Textauszug:
----
Heidelberg: Handschuhsheim bekommt ein Füllfederhalter-Museum
Mitte der 1920er Jahre galt Heidelberg als "Wiege der Füllfederhalterindustrie"

In der kleinen Werkstatt des neuen Füllfederhaltermuseum im Alten Rathaus von Handschuhsheim zeigt Thomas Neureither an alten Maschinen, wie früher Füllfederhalter hergestellt wurden (Bild oben). Foto: Philipp Rothe
Von Timo Teufert
Heidelberg-Handschuhsheim. Es ist ein Stück Industriegeschichte, das fast in Vergessenheit geraten wäre: Mitte der 1920er Jahre galt Heidelberg als "Wiege der Füllfederhalterindustrie". Bis zu 40 Unternehmen, die sich den Schreibgeräten widmeten, gab es zu Hochzeiten. Dank der Stadt, des Stadtteilvereins Handschuhsheim und des Sammlers Thomas Neureither wurde jetzt ein Ort in Heidelberg geschaffen, an dem die alte Tradition wieder lebendig wird: Das neue Füllfederhaltermuseum im Alten Handschuhsheimer Rathaus, das Ende November offiziell eröffnet wurde und das am kommenden Sonntag nun erstmals regulär geöffnet hat.
Aus über 1000 ausstellungswürdigen Schreibgeräten in seiner Sammlung hat Neureither eine Auswahl für die Ausstellung getroffen und sie mit Maschinen, Werbung, Zubehör und Rohlingen angereichert. Neureither ist - was Füllhalter anbelangt - familiär vorbelastet: Sein Großvater arbeitete bis zum Konkurs 1927/28 in Europas größter Füllfederhalterfabrik. Bei Kaweco in Handschuhsheim war Valentin Neureither langjähriger Meister und Leiter der Reparaturabteilung. Zum 1. Oktober 1929 machte er sich mit den alten Kaweco-Maschinen, die er aus der Konkursmasse erworben hatte, selbstständig. Die Maschinen "setzen mich in den Stand, alle Reparaturen sämtlicher Füllhalter-Systeme fachgemäß auszuführen", warb er in einem Schreiben um neue Kunden. Aus dieser Zeit stammt auch die alte Drechselmaschine, die heute im Museum zu sehen ist.
----
Gib aus dem Artikel über das Füllfederhalter-Museum den Abschnitt wörtlich wieder, beginnend bei „In der kleinen“ und endend bei „regulär geöffnet hat.“. Stütze dich allein auf den Artikel.

Bereitgestelltes Material:
----
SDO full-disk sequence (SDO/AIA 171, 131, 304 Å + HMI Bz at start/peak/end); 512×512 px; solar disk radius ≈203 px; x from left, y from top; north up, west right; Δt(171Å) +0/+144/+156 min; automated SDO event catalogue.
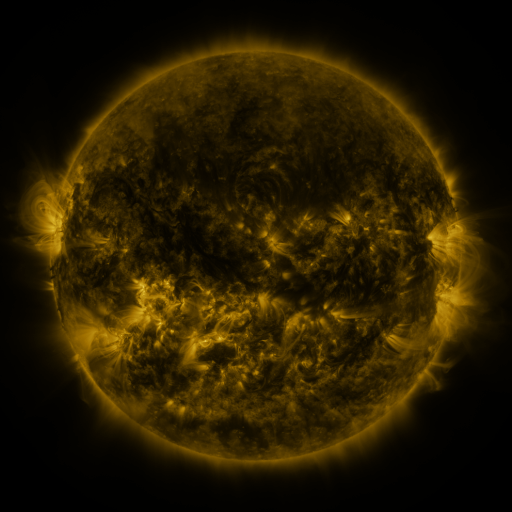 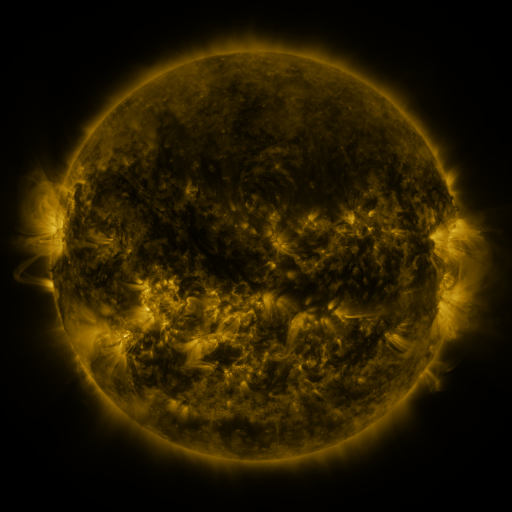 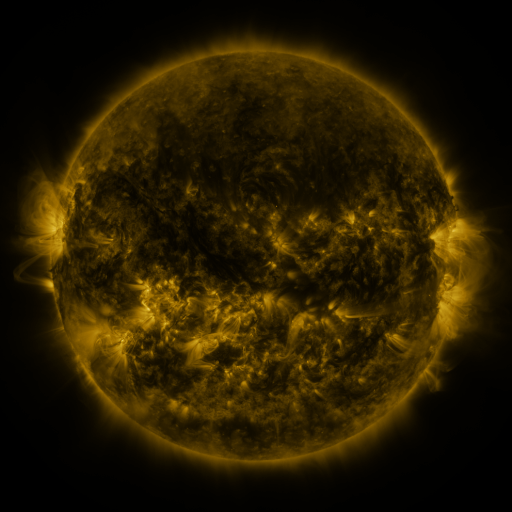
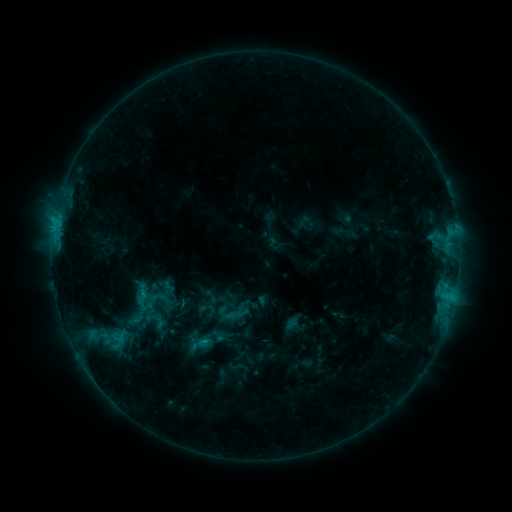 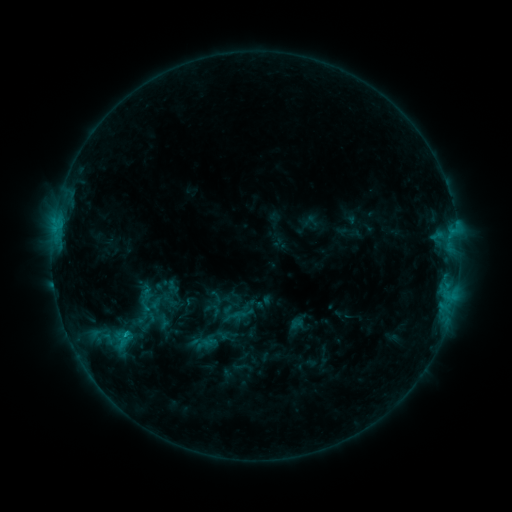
----
Fertige Lösung:
In der kleinen Werkstatt des neuen Füllfederhaltermuseum im Alten Rathaus von Handschuhsheim zeigt Thomas Neureither an alten Maschinen, wie früher Füllfederhalter hergestellt wurden (Bild oben). Foto: Philipp Rothe
Von Timo Teufert
Heidelberg-Handschuhsheim. Es ist ein Stück Industriegeschichte, das fast in Vergessenheit geraten wäre: Mitte der 1920er Jahre galt Heidelberg als "Wiege der Füllfederhalterindustrie". Bis zu 40 Unternehmen, die sich den Schreibgeräten widmeten, gab es zu Hochzeiten. Dank der Stadt, des Stadtteilvereins Handschuhsheim und des Sammlers Thomas Neureither wurde jetzt ein Ort in Heidelberg geschaffen, an dem die alte Tradition wieder lebendig wird: Das neue Füllfederhaltermuseum im Alten Handschuhsheimer Rathaus, das Ende November offiziell eröffnet wurde und das am kommenden Sonntag nun erstmals regulär geöffnet hat.